La Chine et la formation de l’esprit philosophique en France (1640-1740) (1932).
Avant-propos


Une édition électronique réalisée à partir du texte de Virgile PINOT, La Chine et la formation de l’esprit philosophique en France (1640-1740). Thèse présentée à la Faculté des Lettres pour le Doctorat ès-Lettres.  Librairie orientaliste Paul Geuthner, Paris, 1932, 480 pages. Une édition réalisée par Pierre Palpant, bénévole, Paris.

Avant-propos

Lorsqu’on lit les ouvrages du XVIIIe siècle, récits de voyages ou articles de journaux, écrits des philosophes ou des économistes, on est étonné de voir revenir si souvent le nom de la Chine et de trouver tant de preuves de ladmiration quelle a provoquée : la Chine, à en juger seulement par le nombre des témoignages, semble plus en faveur que l’Angleterre elle-même, dont l’influence sur les idées a cependant été si grande à la même époque. La Chine sans aucun doute est à la mode au XVIIIe siècle.

Les différentes manifestations de la mode orientale et chinoise ont été décrites par M. Martino, et son travail n’est plus à faire. Mais qui dit mode ne dit pas nécessairement influence. On peut se faire habiller à Londres sans rien connaître de lesprit anglais, sans rien emprunter aux idées anglaises. On a pu costumer à la chinoise en France au XVIIIe siècle des personnages de romans ou de tragédies, sans que ces personnages aient rien de chinois. On a peut-être bu du thé dans de la porcelaine des Ming, voire en devisant de Confucius, sans éprouver le besoin de rectifier ses idées morales ou politiques d’après les idées des Chinois. Et même l’admiration pour une nation étrangère n’est pas une preuve d’une influence exercée par cette nation sur ceux qui l’admirent. Il y eut peut-être beaucoup de gens qui ont été dans le même état d’esprit que Saint-Evremond, qui était prêt à célébrer la vertu des Chinois, mais qui n’eût pas voulu vivre à Pékin, parce qu’on n’y trouvait pas de beurre et qu’on n’y mangeait pas d’huîtres. Le docte et grave Mathieu Marais, bien qu’en termes moins choisis, a exprimé exactement la même idée.

Leur admiration pour la Chine ne leur a pas donné le désir de « s’inoculer l’esprit chinois ».

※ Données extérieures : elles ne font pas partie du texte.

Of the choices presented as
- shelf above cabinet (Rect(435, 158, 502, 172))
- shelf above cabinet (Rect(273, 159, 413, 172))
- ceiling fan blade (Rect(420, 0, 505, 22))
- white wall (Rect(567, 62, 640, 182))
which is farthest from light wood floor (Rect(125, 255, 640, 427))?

Pour avoir le désir de « s’inoculer » l’âme d’une nation étrangère il faut semble-t.il éprouver d’abord une inquiétude d’esprit, ou de sentiment qui empêche de se satisfaire entièrement de tout ce qui constituait, jusqu’à ce jour, la vie intellectuelle et morale. Mais il faut, en outre, que cette nation étrangère vienne, au moment précis où se manifeste cette inquiétude, apporter de quoi satisfaire des besoins et des désirs qui, pour être informulés ou inconscients, n’en sont pas moins déterminés. Et le mot de Pascal s’applique ici aussi « Tu ne me chercherais pas si tu ne m’avais déjà trouvé ». Si Bernier, la dernière année de sa vie, s’appliqua à traduire la morale de Confucius, c’est que, après avoir philosophé cinquante ans, il doutait des choses qu’il avait cru les plus assurées ; et Confucius lui apportait, avec sa politique fondée sur la morale, de quoi satisfaire non seulement le philosophe qu’il avait toujours été, mais le philosophe vieilli qui ne voulait plus construire uniquement des systèmes dans les nuages, mais cherchait à les appuyer solidement sur les fondements de l’expérience.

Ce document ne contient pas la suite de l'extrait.